GIVEN EXERCISE:
Copy out everything in the DuckDB guide from "Arkzero ResearchApr 5, 20267" down to "data files, and exporting results.".

DOCUMENT PASSAGE:
───

Guides

How to Analyze CSV and Excel Files with DuckDB

Arkzero ResearchApr 5, 20267 min read

Last updated Apr 5, 2026

DuckDB is a free, open-source analytical database that runs as a single binary on your laptop. It lets you query CSV and Excel files using standard SQL without installing a server, writing Python, or uploading data to a cloud tool. Setup takes under two minutes on Mac, Windows, or Linux. This guide covers installation, querying CSV files, reading Excel spreadsheets, joining multiple data files, and exporting results.

DuckDB is a free analytical database that runs as a single binary on your laptop. You point it at a CSV or Excel file and run SQL queries against it directly, without importing data, spinning up a server, or writing Python. Installation takes under two minutes. This guide covers setup, CSV and Excel querying, joining multiple files, and exporting results.

───

DATA ROWS:
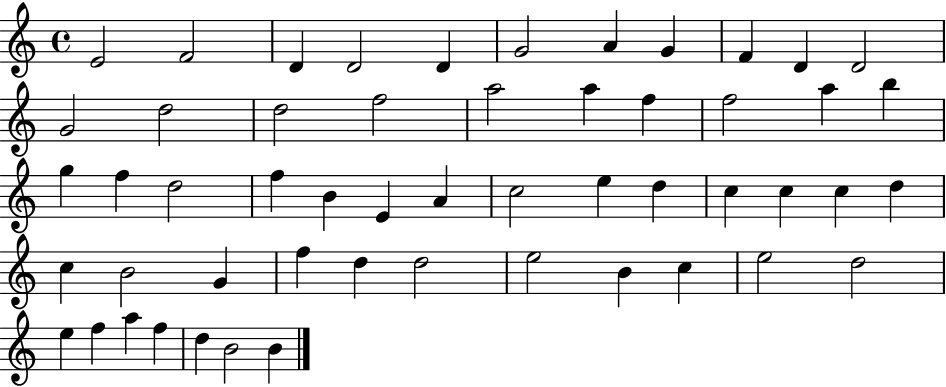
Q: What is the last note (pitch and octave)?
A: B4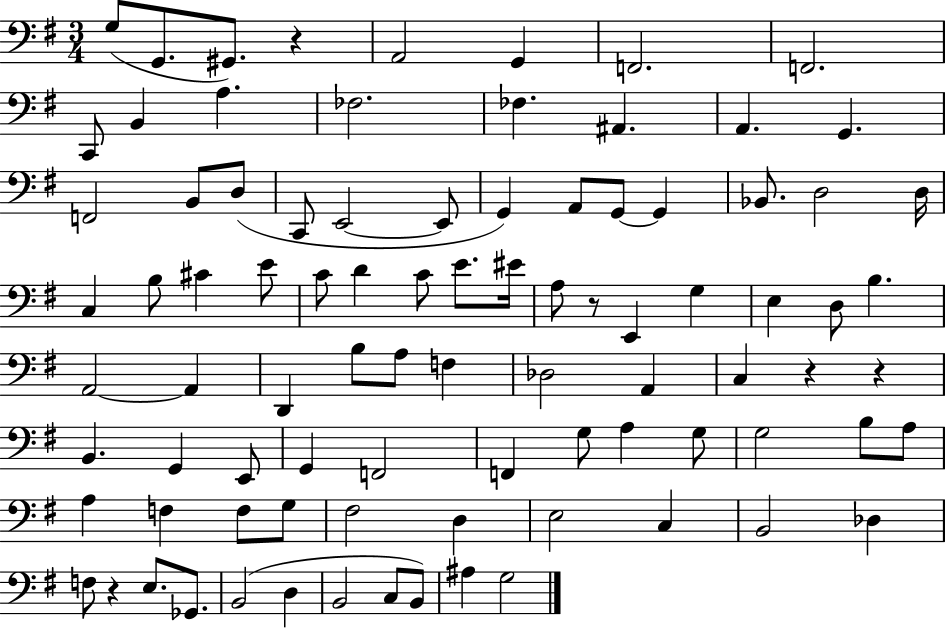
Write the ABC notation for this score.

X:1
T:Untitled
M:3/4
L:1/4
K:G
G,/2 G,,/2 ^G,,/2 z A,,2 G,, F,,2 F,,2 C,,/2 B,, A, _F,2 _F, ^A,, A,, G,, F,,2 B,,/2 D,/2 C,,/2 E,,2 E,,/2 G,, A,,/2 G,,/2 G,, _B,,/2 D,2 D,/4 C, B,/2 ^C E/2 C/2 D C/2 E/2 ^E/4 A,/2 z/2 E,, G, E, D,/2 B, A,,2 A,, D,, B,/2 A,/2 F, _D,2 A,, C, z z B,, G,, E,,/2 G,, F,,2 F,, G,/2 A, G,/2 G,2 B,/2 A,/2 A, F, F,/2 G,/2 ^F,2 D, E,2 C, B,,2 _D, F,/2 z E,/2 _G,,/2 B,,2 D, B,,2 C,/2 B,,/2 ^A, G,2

───

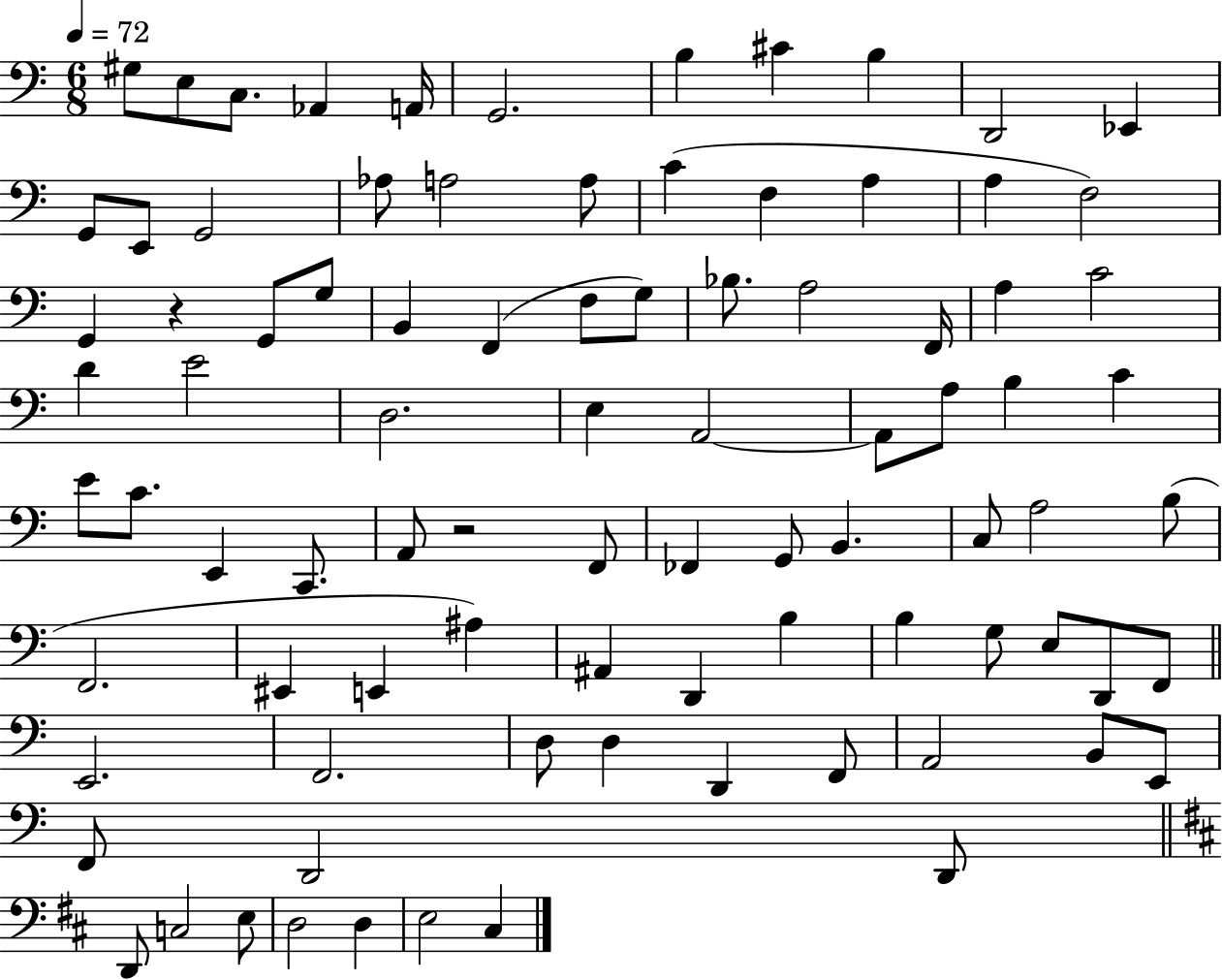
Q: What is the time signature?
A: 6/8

───

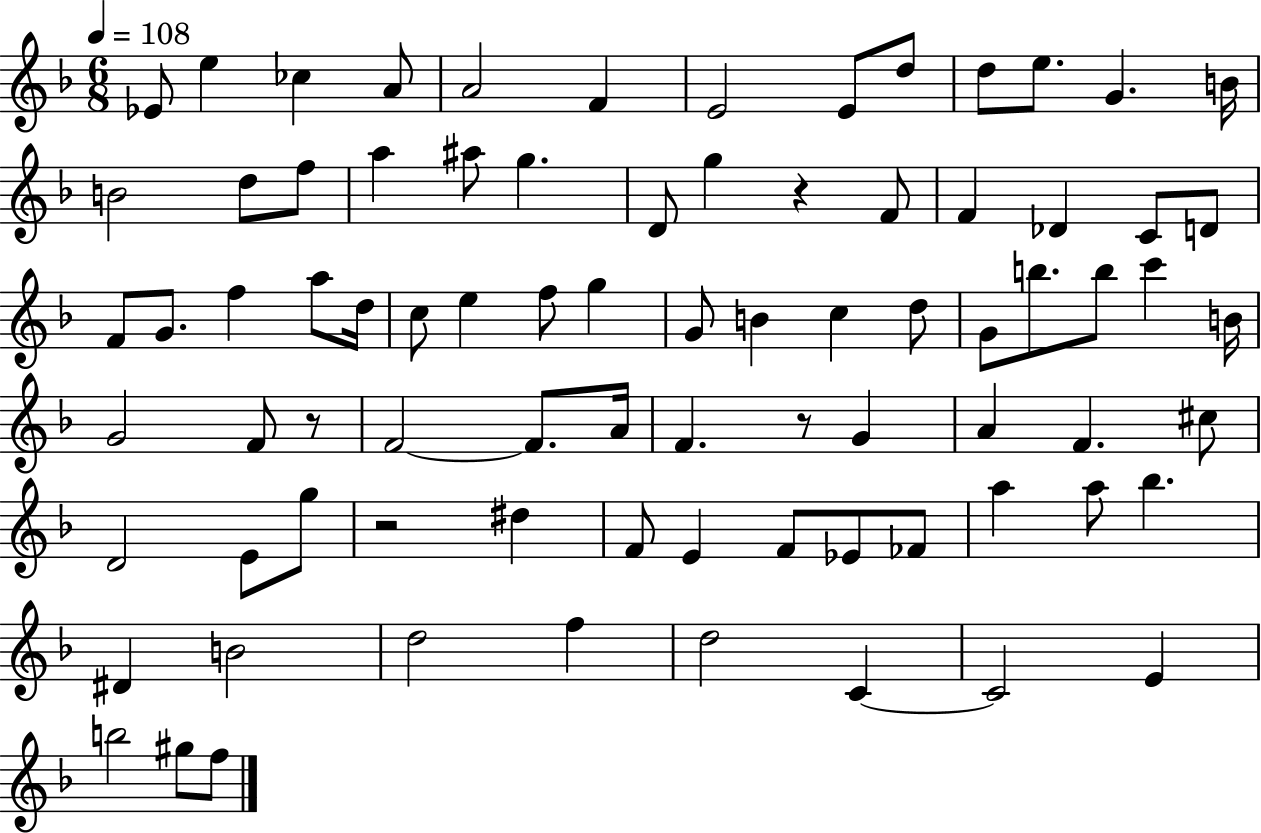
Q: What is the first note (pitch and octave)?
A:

───

ANSWER TO THIS PROBLEM:
Arkzero ResearchApr 5, 20267 min read

Last updated Apr 5, 2026

DuckDB is a free, open-source analytical database that runs as a single binary on your laptop. It lets you query CSV and Excel files using standard SQL without installing a server, writing Python, or uploading data to a cloud tool. Setup takes under two minutes on Mac, Windows, or Linux. This guide covers installation, querying CSV files, reading Excel spreadsheets, joining multiple data files, and exporting results.